The precise molecular and cellular events responsible for AD remain unclear.BACE1 is a rate-limiting step in the APP metabolism. BACE1 cleaves APP at the NH2-terminus to release a soluble NH2-terminal fragment, APPsβ, and a 12-kD COOH terminal fragment, C99, which is further cleaved by γ-secretase to produce Aβ (Vassar, 1999;Sinha, 1999;Kandalepas and Vassar, 2012;Kuhn, 2012). Genetic deletion of BACE1 confirmed its indispensable role in the age-related decline of cognitive functions in normal aging and in AD (Fukumoto, 2004;Laird, 2005;Singer, 2005). Moreover, BACE1 is considered an important drug target in AD, due to its mandatory role in the generation of Aβ, which is a hallmark of both sporadic, as well as familial, AD pathology (Vassar and Kandalepas, 2011). But, the biology of BACE1 remains enigmatic. Recently, we have found that Rheb, anubiquitously expressed GTPase, binds to BACE1 and regulates it stability and activity, as measured by Aβ generation, a study that formed our central hypothesis is that Rheb regulates AD-related biochemical and behavioral changes through modulating the levels of BACE1–Ab pathway, but the mechanisms are unclear (Fig. 3). 

Figure 3

Fig. 3.
 Based on the published and preliminary work, we predict that Rheb might play a major role in AD-related abnormalities, through BACE1 regulation and tau phosphorylation, but the mechanisms are unclear.
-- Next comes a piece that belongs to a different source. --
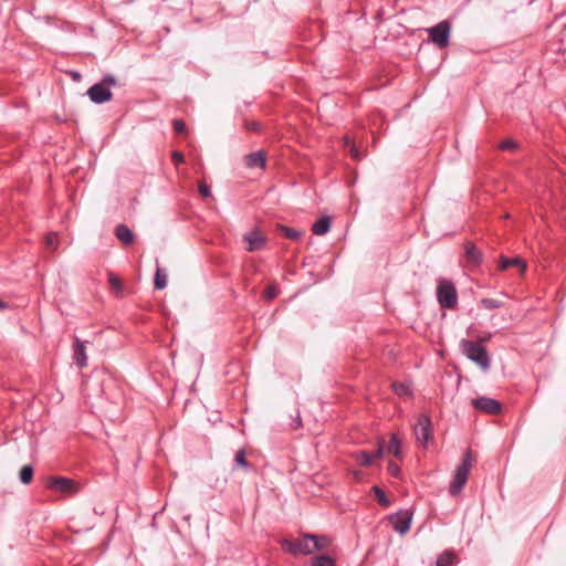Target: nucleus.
Listing matches in <instances>:
<instances>
[{"label":"nucleus","instance_id":"393cba45","mask_svg":"<svg viewBox=\"0 0 566 566\" xmlns=\"http://www.w3.org/2000/svg\"><path fill=\"white\" fill-rule=\"evenodd\" d=\"M154 284L157 290H163L167 285V275L159 268L156 271Z\"/></svg>","mask_w":566,"mask_h":566},{"label":"nucleus","instance_id":"a19ab883","mask_svg":"<svg viewBox=\"0 0 566 566\" xmlns=\"http://www.w3.org/2000/svg\"><path fill=\"white\" fill-rule=\"evenodd\" d=\"M344 145L348 148L352 147V145H355L354 142L352 140V138L349 136H345L344 137Z\"/></svg>","mask_w":566,"mask_h":566},{"label":"nucleus","instance_id":"58836bf2","mask_svg":"<svg viewBox=\"0 0 566 566\" xmlns=\"http://www.w3.org/2000/svg\"><path fill=\"white\" fill-rule=\"evenodd\" d=\"M349 153L355 160H360L363 158V155L359 153L355 145H352V147L349 148Z\"/></svg>","mask_w":566,"mask_h":566},{"label":"nucleus","instance_id":"a211bd4d","mask_svg":"<svg viewBox=\"0 0 566 566\" xmlns=\"http://www.w3.org/2000/svg\"><path fill=\"white\" fill-rule=\"evenodd\" d=\"M510 268H520V270L523 272L526 269V263L521 258H501L500 262V270L504 271Z\"/></svg>","mask_w":566,"mask_h":566},{"label":"nucleus","instance_id":"6e6552de","mask_svg":"<svg viewBox=\"0 0 566 566\" xmlns=\"http://www.w3.org/2000/svg\"><path fill=\"white\" fill-rule=\"evenodd\" d=\"M243 242L245 243V250L249 252H255L263 250L266 245V238L262 234L259 229H252L244 233Z\"/></svg>","mask_w":566,"mask_h":566},{"label":"nucleus","instance_id":"a878e982","mask_svg":"<svg viewBox=\"0 0 566 566\" xmlns=\"http://www.w3.org/2000/svg\"><path fill=\"white\" fill-rule=\"evenodd\" d=\"M280 231L284 237L291 240H297L302 234L298 230L285 226H281Z\"/></svg>","mask_w":566,"mask_h":566},{"label":"nucleus","instance_id":"37998d69","mask_svg":"<svg viewBox=\"0 0 566 566\" xmlns=\"http://www.w3.org/2000/svg\"><path fill=\"white\" fill-rule=\"evenodd\" d=\"M490 338V336H484L483 338H481V342H485Z\"/></svg>","mask_w":566,"mask_h":566},{"label":"nucleus","instance_id":"72a5a7b5","mask_svg":"<svg viewBox=\"0 0 566 566\" xmlns=\"http://www.w3.org/2000/svg\"><path fill=\"white\" fill-rule=\"evenodd\" d=\"M172 128L178 134L185 133L186 132V123L182 119H174Z\"/></svg>","mask_w":566,"mask_h":566},{"label":"nucleus","instance_id":"7c9ffc66","mask_svg":"<svg viewBox=\"0 0 566 566\" xmlns=\"http://www.w3.org/2000/svg\"><path fill=\"white\" fill-rule=\"evenodd\" d=\"M394 391L399 396H408L410 395L409 385L402 382H394L392 384Z\"/></svg>","mask_w":566,"mask_h":566},{"label":"nucleus","instance_id":"c85d7f7f","mask_svg":"<svg viewBox=\"0 0 566 566\" xmlns=\"http://www.w3.org/2000/svg\"><path fill=\"white\" fill-rule=\"evenodd\" d=\"M279 293H280V289H279V286H277L276 284H274V283H273V284H270V285L265 289V291H264V293H263V297H264L265 300H268V301H271V300L275 298V297L279 295Z\"/></svg>","mask_w":566,"mask_h":566},{"label":"nucleus","instance_id":"f257e3e1","mask_svg":"<svg viewBox=\"0 0 566 566\" xmlns=\"http://www.w3.org/2000/svg\"><path fill=\"white\" fill-rule=\"evenodd\" d=\"M462 353L483 370H489L491 360L489 353L484 346L480 343L462 339L460 343Z\"/></svg>","mask_w":566,"mask_h":566},{"label":"nucleus","instance_id":"ddd939ff","mask_svg":"<svg viewBox=\"0 0 566 566\" xmlns=\"http://www.w3.org/2000/svg\"><path fill=\"white\" fill-rule=\"evenodd\" d=\"M86 343L87 342L80 340L77 337L74 339L73 359L78 368H84L87 365Z\"/></svg>","mask_w":566,"mask_h":566},{"label":"nucleus","instance_id":"4468645a","mask_svg":"<svg viewBox=\"0 0 566 566\" xmlns=\"http://www.w3.org/2000/svg\"><path fill=\"white\" fill-rule=\"evenodd\" d=\"M244 164L249 168H264L266 165V154L264 150H258L248 154L244 157Z\"/></svg>","mask_w":566,"mask_h":566},{"label":"nucleus","instance_id":"f3484780","mask_svg":"<svg viewBox=\"0 0 566 566\" xmlns=\"http://www.w3.org/2000/svg\"><path fill=\"white\" fill-rule=\"evenodd\" d=\"M115 235L120 242H123L126 245L133 243L134 241V233L126 224L116 226Z\"/></svg>","mask_w":566,"mask_h":566},{"label":"nucleus","instance_id":"9b49d317","mask_svg":"<svg viewBox=\"0 0 566 566\" xmlns=\"http://www.w3.org/2000/svg\"><path fill=\"white\" fill-rule=\"evenodd\" d=\"M411 518L412 515L408 511L392 514L389 516V521L394 530L401 535H405L410 530Z\"/></svg>","mask_w":566,"mask_h":566},{"label":"nucleus","instance_id":"79ce46f5","mask_svg":"<svg viewBox=\"0 0 566 566\" xmlns=\"http://www.w3.org/2000/svg\"><path fill=\"white\" fill-rule=\"evenodd\" d=\"M7 307H8V305L0 300V310H4Z\"/></svg>","mask_w":566,"mask_h":566},{"label":"nucleus","instance_id":"f704fd0d","mask_svg":"<svg viewBox=\"0 0 566 566\" xmlns=\"http://www.w3.org/2000/svg\"><path fill=\"white\" fill-rule=\"evenodd\" d=\"M499 147L502 150H513V149H515L517 147V144L513 139H506V140H503L499 145Z\"/></svg>","mask_w":566,"mask_h":566},{"label":"nucleus","instance_id":"c9c22d12","mask_svg":"<svg viewBox=\"0 0 566 566\" xmlns=\"http://www.w3.org/2000/svg\"><path fill=\"white\" fill-rule=\"evenodd\" d=\"M198 190L201 197L208 198L211 196L210 187L206 182H199Z\"/></svg>","mask_w":566,"mask_h":566},{"label":"nucleus","instance_id":"b1692460","mask_svg":"<svg viewBox=\"0 0 566 566\" xmlns=\"http://www.w3.org/2000/svg\"><path fill=\"white\" fill-rule=\"evenodd\" d=\"M33 468L30 464L23 465L20 470V481L23 484H29L33 478Z\"/></svg>","mask_w":566,"mask_h":566},{"label":"nucleus","instance_id":"bb28decb","mask_svg":"<svg viewBox=\"0 0 566 566\" xmlns=\"http://www.w3.org/2000/svg\"><path fill=\"white\" fill-rule=\"evenodd\" d=\"M480 304L486 310H494L503 306V303L501 301L489 297L482 298Z\"/></svg>","mask_w":566,"mask_h":566},{"label":"nucleus","instance_id":"aec40b11","mask_svg":"<svg viewBox=\"0 0 566 566\" xmlns=\"http://www.w3.org/2000/svg\"><path fill=\"white\" fill-rule=\"evenodd\" d=\"M331 220L328 217L319 218L312 227V231L316 235H324L329 231Z\"/></svg>","mask_w":566,"mask_h":566},{"label":"nucleus","instance_id":"39448f33","mask_svg":"<svg viewBox=\"0 0 566 566\" xmlns=\"http://www.w3.org/2000/svg\"><path fill=\"white\" fill-rule=\"evenodd\" d=\"M429 41L439 49H444L450 43L451 23L448 20L440 21L438 24L426 29Z\"/></svg>","mask_w":566,"mask_h":566},{"label":"nucleus","instance_id":"412c9836","mask_svg":"<svg viewBox=\"0 0 566 566\" xmlns=\"http://www.w3.org/2000/svg\"><path fill=\"white\" fill-rule=\"evenodd\" d=\"M457 563V555L453 551H444L437 558L436 566H452Z\"/></svg>","mask_w":566,"mask_h":566},{"label":"nucleus","instance_id":"5701e85b","mask_svg":"<svg viewBox=\"0 0 566 566\" xmlns=\"http://www.w3.org/2000/svg\"><path fill=\"white\" fill-rule=\"evenodd\" d=\"M311 566H335V559L328 555H319L311 558Z\"/></svg>","mask_w":566,"mask_h":566},{"label":"nucleus","instance_id":"423d86ee","mask_svg":"<svg viewBox=\"0 0 566 566\" xmlns=\"http://www.w3.org/2000/svg\"><path fill=\"white\" fill-rule=\"evenodd\" d=\"M385 454V440L379 438L377 440V448L374 452H369L366 450H359L353 453L354 460L364 467H369L374 463L376 459L381 458Z\"/></svg>","mask_w":566,"mask_h":566},{"label":"nucleus","instance_id":"ea45409f","mask_svg":"<svg viewBox=\"0 0 566 566\" xmlns=\"http://www.w3.org/2000/svg\"><path fill=\"white\" fill-rule=\"evenodd\" d=\"M245 127L249 130H253V132H260V129H261V125L258 122L247 123Z\"/></svg>","mask_w":566,"mask_h":566},{"label":"nucleus","instance_id":"dca6fc26","mask_svg":"<svg viewBox=\"0 0 566 566\" xmlns=\"http://www.w3.org/2000/svg\"><path fill=\"white\" fill-rule=\"evenodd\" d=\"M464 252H465V256H467V260L474 264V265H478L481 263L482 261V254L481 252L478 250V248L475 247L474 243L472 242H467L464 244Z\"/></svg>","mask_w":566,"mask_h":566},{"label":"nucleus","instance_id":"20e7f679","mask_svg":"<svg viewBox=\"0 0 566 566\" xmlns=\"http://www.w3.org/2000/svg\"><path fill=\"white\" fill-rule=\"evenodd\" d=\"M313 534L304 533L295 539L284 538L281 545L284 551L296 556V555H311L313 554Z\"/></svg>","mask_w":566,"mask_h":566},{"label":"nucleus","instance_id":"1a4fd4ad","mask_svg":"<svg viewBox=\"0 0 566 566\" xmlns=\"http://www.w3.org/2000/svg\"><path fill=\"white\" fill-rule=\"evenodd\" d=\"M46 486L64 494H75L78 491L76 483L72 479L64 476L51 478Z\"/></svg>","mask_w":566,"mask_h":566},{"label":"nucleus","instance_id":"cd10ccee","mask_svg":"<svg viewBox=\"0 0 566 566\" xmlns=\"http://www.w3.org/2000/svg\"><path fill=\"white\" fill-rule=\"evenodd\" d=\"M373 492L376 495L378 503L385 507L389 505V500L386 493L379 486H373Z\"/></svg>","mask_w":566,"mask_h":566},{"label":"nucleus","instance_id":"7ed1b4c3","mask_svg":"<svg viewBox=\"0 0 566 566\" xmlns=\"http://www.w3.org/2000/svg\"><path fill=\"white\" fill-rule=\"evenodd\" d=\"M437 300L442 308L454 310L458 305V292L453 282L441 277L437 285Z\"/></svg>","mask_w":566,"mask_h":566},{"label":"nucleus","instance_id":"4c0bfd02","mask_svg":"<svg viewBox=\"0 0 566 566\" xmlns=\"http://www.w3.org/2000/svg\"><path fill=\"white\" fill-rule=\"evenodd\" d=\"M171 158L176 165H179L185 161V156L182 155V153L178 150H174L171 153Z\"/></svg>","mask_w":566,"mask_h":566},{"label":"nucleus","instance_id":"f8f14e48","mask_svg":"<svg viewBox=\"0 0 566 566\" xmlns=\"http://www.w3.org/2000/svg\"><path fill=\"white\" fill-rule=\"evenodd\" d=\"M87 95L90 99L95 104L106 103L113 97L111 88L101 83H96L91 86L87 91Z\"/></svg>","mask_w":566,"mask_h":566},{"label":"nucleus","instance_id":"c756f323","mask_svg":"<svg viewBox=\"0 0 566 566\" xmlns=\"http://www.w3.org/2000/svg\"><path fill=\"white\" fill-rule=\"evenodd\" d=\"M234 461L238 465L248 469L249 462L247 461V454L243 449H240L235 452Z\"/></svg>","mask_w":566,"mask_h":566},{"label":"nucleus","instance_id":"9d476101","mask_svg":"<svg viewBox=\"0 0 566 566\" xmlns=\"http://www.w3.org/2000/svg\"><path fill=\"white\" fill-rule=\"evenodd\" d=\"M472 406L486 415H499L502 411L500 401L489 397H479L472 400Z\"/></svg>","mask_w":566,"mask_h":566},{"label":"nucleus","instance_id":"0eeeda50","mask_svg":"<svg viewBox=\"0 0 566 566\" xmlns=\"http://www.w3.org/2000/svg\"><path fill=\"white\" fill-rule=\"evenodd\" d=\"M432 423L427 415H420L413 427V432L418 442L427 444L431 439Z\"/></svg>","mask_w":566,"mask_h":566},{"label":"nucleus","instance_id":"473e14b6","mask_svg":"<svg viewBox=\"0 0 566 566\" xmlns=\"http://www.w3.org/2000/svg\"><path fill=\"white\" fill-rule=\"evenodd\" d=\"M45 244L50 249H55L57 245V234L56 233H49L45 237Z\"/></svg>","mask_w":566,"mask_h":566},{"label":"nucleus","instance_id":"e433bc0d","mask_svg":"<svg viewBox=\"0 0 566 566\" xmlns=\"http://www.w3.org/2000/svg\"><path fill=\"white\" fill-rule=\"evenodd\" d=\"M117 83L116 78L113 76V75H105L101 82V84H104L105 86H107L108 88L111 86H115Z\"/></svg>","mask_w":566,"mask_h":566},{"label":"nucleus","instance_id":"2f4dec72","mask_svg":"<svg viewBox=\"0 0 566 566\" xmlns=\"http://www.w3.org/2000/svg\"><path fill=\"white\" fill-rule=\"evenodd\" d=\"M387 470L388 473L394 478H398L401 473L400 467L394 461L388 463Z\"/></svg>","mask_w":566,"mask_h":566},{"label":"nucleus","instance_id":"6ab92c4d","mask_svg":"<svg viewBox=\"0 0 566 566\" xmlns=\"http://www.w3.org/2000/svg\"><path fill=\"white\" fill-rule=\"evenodd\" d=\"M313 538H314L312 542L313 553L326 551L332 544V538L326 535L313 534Z\"/></svg>","mask_w":566,"mask_h":566},{"label":"nucleus","instance_id":"f03ea898","mask_svg":"<svg viewBox=\"0 0 566 566\" xmlns=\"http://www.w3.org/2000/svg\"><path fill=\"white\" fill-rule=\"evenodd\" d=\"M472 453L470 450H468L463 455L462 462L458 465L453 479L450 483L449 493L452 496L460 494L465 486L472 468Z\"/></svg>","mask_w":566,"mask_h":566},{"label":"nucleus","instance_id":"4be33fe9","mask_svg":"<svg viewBox=\"0 0 566 566\" xmlns=\"http://www.w3.org/2000/svg\"><path fill=\"white\" fill-rule=\"evenodd\" d=\"M108 283L112 289V291L117 295H123V282L122 280L113 272L108 273Z\"/></svg>","mask_w":566,"mask_h":566},{"label":"nucleus","instance_id":"2eb2a0df","mask_svg":"<svg viewBox=\"0 0 566 566\" xmlns=\"http://www.w3.org/2000/svg\"><path fill=\"white\" fill-rule=\"evenodd\" d=\"M385 453L392 454L396 458H401L402 455V444L401 440L398 438L396 433L390 436L389 442L385 443Z\"/></svg>","mask_w":566,"mask_h":566}]
</instances>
Mechanisms of Protein Translation

Protein translation is vital to life. Several years of research indicate that it is orchestrated in multiple steps by the coordinated actions of diverse proteins. The initiation step, mediated by an array of proteins called initiation factors, is one of the best-characterized mechanisms in protein production. Two major kinases, the mammalian target of rapamycin (mTOR), and the eukaryotic translation initiation factor-2 alpha (eIF2a) kinase family, target initiation factors to modulate translation, albeit in an opposite manner [see reviews, (1,2)].  While the mTOR phosphorylates 4EBP1, an inhibitor of initiation factor eIF4E, to promote translation, the eIF2a kinase phosphorylates eIF2a, an essential component of the pre-initiation complex, to block translation. Despite these advances, how the mTOR and eIF2a kinase pathways are regulated (Is there any “molecular switch” that controls these kinases?) remains unknown. The lack of such knowledge is an important problem, because, without it, we cannot reach a fundamental understanding of how cells decide when to turn “on” or turn “off” protein translation. Based on our recent work, we predict that Rheb GTPase might act as a “on/off” of protein translation (Fig. 4), but the mechanisms are unclear.

  Figure 4


Fig. 4Rheb in the homeostasis of protein translation. Rheb GTPase is a master regulator of the mTOR pathway, which promotes protein translation. We found that Rheb physiologically promotes the phosphorylation of eIF2a, which is a blocker of translation. Our objectives, based on the Preliminary Data, are to identify the mechanism, biological basis, of Rheb-mTOR vs. Rheb-PERK (ER-kinase) signaling. Our hypothesis is that Rheb acts as a molecular sensor to regulate the homeostasis of protein translation through mTOR and PERK, but the mechanisms are unknown.